Clarence White is here, and he ain’t yer Sweetheart: he rings this LP in with some crashing chords that bring “This Wheel’s on Fire” closer to Blue Cheer than Gram Parsons. Later, fellow Byrd-n00b Gene Parsons adds such a cavernous drum sound to “Child of the Universe” that one might mistake it for a guest appearance from John Bonham. This is what happens when you repopulate a rock band in 1969, apparently. 

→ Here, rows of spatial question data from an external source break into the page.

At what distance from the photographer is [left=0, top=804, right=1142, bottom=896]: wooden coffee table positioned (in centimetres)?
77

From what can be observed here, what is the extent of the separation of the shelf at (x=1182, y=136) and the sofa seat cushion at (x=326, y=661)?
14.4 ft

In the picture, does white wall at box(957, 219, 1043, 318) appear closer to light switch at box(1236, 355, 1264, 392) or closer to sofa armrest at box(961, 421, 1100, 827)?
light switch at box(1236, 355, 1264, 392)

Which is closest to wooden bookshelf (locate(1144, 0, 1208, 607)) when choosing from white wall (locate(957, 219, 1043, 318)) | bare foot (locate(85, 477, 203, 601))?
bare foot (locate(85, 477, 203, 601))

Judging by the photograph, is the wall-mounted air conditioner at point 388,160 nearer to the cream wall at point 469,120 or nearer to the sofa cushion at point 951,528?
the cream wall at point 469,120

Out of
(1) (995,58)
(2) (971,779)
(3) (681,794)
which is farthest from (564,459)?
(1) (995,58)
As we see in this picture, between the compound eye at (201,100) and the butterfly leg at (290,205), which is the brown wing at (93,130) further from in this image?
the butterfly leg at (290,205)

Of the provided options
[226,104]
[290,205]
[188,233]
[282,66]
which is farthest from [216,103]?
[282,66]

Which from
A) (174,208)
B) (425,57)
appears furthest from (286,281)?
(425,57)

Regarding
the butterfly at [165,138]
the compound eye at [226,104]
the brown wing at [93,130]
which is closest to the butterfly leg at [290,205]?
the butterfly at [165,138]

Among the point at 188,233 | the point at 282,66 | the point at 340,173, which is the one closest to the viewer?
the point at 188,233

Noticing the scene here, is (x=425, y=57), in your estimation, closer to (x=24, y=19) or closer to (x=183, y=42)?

Dr. Byrds and Mr. Hyde is an odd, deeply uneven LP, lost in the shadows of 1968’s moment in the sun, and their biggest commercial dud, according to David Fricke’s reissue liner notes (which strive nobly, if futilely, to reclaim it as "the Great Forgotten Byrds Album"--it is one of those things, but not both). I’ve been listening to it every other year or so for a decade, and have only just begun to appreciate it, so I guess it’s what you’d call a grower. Still, it has its moments: “Old Blue” proves you can’t go wrong singing about a favorite dog, and “Bad Night at the Whiskey” is a great title for an anomalous outlier at the rockier end of the Byrds spectrum. There’s some dumb, lazy political commentary in “King Apathy III” and “Drug Store Truck Drivin’ Man” (a McGuinn/Gram Parsons co-write that the latter would also play, and also fail to bring to life), and I’m not sure why White and the new Parsons imported some of their Nashville West jamming, but all the confusing twists and turns do ultimately make for an unpredictable, if muddled, one-off experiment. Clunky as the title is, it captures the schizoid feel of this one. And that title-font, wow. 



Monday, August 26, 2013

The Byrds, Ballad of Easy Rider (1969)



As a rule, albums whose second tracks are written by the new bass player about a dog and feature a mid-song drum solo are to be avoided at all costs. Yet somehow Ballad of Easy Rider proves an (most likely the) exception—and the best late-Byrds LP. McGuinn spends his entire songwriting capital on the lovely opening title track, one of his greatest moments, but the rest of the band steps up admirably, from short-term bassist John York and his aforementioned “Fido,” to co-writers Clarence White and Gene Parsons, whose “Oil in My Lamp” provides another high point. One could read the abundance of covers—there are a lot even by Byrds standards—as a sign of creative exhaustion, but they also reflect curatorial sense and wisdom, with “Tulsa County” and Woody Guthrie’s humane, still sadly relevant “Deportee (Plane Wreck at Los Gatos)” delivered with feeling. It’s a soft, understated record, all the better for not striving to be iconic.


Okay, McGuinn can’t hold back from ending things on another of his stupid spaceship songs, but even that brings a loopy charm.